Self-Made Man: One Woman's Year Disguised as a Man
Self-Made Man: One Woman’s Year Disguised as a Man is a psychological and sociological look into the perception of gender divides from the point of view of Norah Vincent, who spent over a year living as and cultivating the male character of Ned. She infiltrates such male environments as an all-male bowling league, a monastery, a ‘high octane’ sales position, and the local strip clubs. She even lands a few dates as Ned to try and understand what it is that makes men and women so different.
I found this book fascinating. I’m very aware of gender associations and the divides between the two in my personal life, but it was extremely interesting to see it from the other side of the spectrum. I found myself nodding along to the observations she had made of the men and women that she interacted with as Ned and was intrigued by her reactions to the environments she was in.

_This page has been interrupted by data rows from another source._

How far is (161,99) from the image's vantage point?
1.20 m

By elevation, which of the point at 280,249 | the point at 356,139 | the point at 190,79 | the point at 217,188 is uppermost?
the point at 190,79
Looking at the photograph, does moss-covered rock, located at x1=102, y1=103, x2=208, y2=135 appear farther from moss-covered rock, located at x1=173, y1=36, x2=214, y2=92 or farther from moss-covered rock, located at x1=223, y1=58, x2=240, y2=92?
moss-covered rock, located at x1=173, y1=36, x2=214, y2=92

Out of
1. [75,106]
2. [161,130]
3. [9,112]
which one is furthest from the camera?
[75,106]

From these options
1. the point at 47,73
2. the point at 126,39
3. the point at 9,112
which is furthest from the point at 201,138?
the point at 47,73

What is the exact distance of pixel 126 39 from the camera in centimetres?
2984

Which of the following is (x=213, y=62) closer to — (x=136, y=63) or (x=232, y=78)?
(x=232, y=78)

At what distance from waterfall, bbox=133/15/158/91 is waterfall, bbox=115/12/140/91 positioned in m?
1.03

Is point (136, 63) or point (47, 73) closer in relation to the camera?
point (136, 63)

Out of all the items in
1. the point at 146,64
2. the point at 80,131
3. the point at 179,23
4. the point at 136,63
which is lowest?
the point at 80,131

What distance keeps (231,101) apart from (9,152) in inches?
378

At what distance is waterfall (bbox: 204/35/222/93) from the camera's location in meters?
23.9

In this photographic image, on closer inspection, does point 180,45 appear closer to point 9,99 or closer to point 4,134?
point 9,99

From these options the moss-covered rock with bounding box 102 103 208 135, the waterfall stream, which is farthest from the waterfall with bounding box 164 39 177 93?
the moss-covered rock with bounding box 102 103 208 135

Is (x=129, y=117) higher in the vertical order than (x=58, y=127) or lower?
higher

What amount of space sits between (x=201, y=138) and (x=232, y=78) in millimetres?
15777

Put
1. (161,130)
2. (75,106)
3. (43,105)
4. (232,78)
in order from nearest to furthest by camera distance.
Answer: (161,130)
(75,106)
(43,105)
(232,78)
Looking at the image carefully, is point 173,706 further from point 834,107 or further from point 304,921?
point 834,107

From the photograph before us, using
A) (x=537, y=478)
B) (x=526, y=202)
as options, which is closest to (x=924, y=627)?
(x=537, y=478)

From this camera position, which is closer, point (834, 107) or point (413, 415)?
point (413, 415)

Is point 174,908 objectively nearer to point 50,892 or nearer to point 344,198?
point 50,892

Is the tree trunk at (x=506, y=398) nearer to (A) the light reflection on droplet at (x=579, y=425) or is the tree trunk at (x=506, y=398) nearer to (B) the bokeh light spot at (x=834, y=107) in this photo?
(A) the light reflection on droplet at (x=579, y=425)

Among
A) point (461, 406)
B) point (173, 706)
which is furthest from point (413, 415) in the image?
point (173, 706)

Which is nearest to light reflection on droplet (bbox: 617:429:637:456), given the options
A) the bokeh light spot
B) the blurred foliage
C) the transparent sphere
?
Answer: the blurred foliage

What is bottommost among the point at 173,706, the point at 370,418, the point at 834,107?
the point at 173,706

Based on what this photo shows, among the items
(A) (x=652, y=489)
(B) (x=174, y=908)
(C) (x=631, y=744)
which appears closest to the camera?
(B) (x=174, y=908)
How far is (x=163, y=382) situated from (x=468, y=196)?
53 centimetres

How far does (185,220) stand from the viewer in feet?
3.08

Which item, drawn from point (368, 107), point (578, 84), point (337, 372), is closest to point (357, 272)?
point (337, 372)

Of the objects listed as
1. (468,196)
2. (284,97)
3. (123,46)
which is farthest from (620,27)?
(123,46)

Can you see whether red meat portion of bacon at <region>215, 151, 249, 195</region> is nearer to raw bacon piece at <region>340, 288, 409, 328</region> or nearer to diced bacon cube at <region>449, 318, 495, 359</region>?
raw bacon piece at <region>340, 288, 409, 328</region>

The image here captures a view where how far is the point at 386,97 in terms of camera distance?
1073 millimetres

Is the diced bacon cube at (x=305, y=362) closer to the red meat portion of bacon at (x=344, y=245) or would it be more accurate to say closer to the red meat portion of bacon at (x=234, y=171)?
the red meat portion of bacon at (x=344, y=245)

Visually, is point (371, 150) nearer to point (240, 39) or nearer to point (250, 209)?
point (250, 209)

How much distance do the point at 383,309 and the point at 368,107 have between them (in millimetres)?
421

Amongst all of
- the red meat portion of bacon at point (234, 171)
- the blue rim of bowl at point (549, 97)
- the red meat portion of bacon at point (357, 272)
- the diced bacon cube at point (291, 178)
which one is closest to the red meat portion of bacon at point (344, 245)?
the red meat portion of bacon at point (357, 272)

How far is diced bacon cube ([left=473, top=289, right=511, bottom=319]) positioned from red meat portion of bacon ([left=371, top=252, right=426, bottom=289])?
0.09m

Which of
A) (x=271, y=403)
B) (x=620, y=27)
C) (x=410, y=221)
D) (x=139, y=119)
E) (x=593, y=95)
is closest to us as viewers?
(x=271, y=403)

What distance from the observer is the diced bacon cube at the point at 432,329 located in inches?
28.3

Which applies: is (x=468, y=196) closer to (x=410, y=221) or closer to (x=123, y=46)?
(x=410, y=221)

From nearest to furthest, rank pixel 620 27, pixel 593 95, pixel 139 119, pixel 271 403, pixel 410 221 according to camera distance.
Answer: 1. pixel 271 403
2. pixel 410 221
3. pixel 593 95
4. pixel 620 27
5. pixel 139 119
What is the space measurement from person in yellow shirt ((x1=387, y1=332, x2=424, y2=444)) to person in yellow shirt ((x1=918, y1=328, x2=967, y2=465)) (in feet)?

I’m a bit biased because psychology and sociology are great interests of mine, but you don’t have to have taken classes in either of those to enjoy this book. Vincent approaches this book like a presentation, addressing questions that you would ask at the times you would ask them and generally taking on a conversational tone throughout the book. It’s quite easy to read through and if she does mention anything ‘technical’, she provides a clear and detailed explanation of what that means.
I would recommend this specifically to anyone with an interest in either psychology or sociology, especially those interested in gender studies. However, I think anyone could learn something from a book like this and would encourage you to pick this one up, even if you’ve never been interested in the subject before.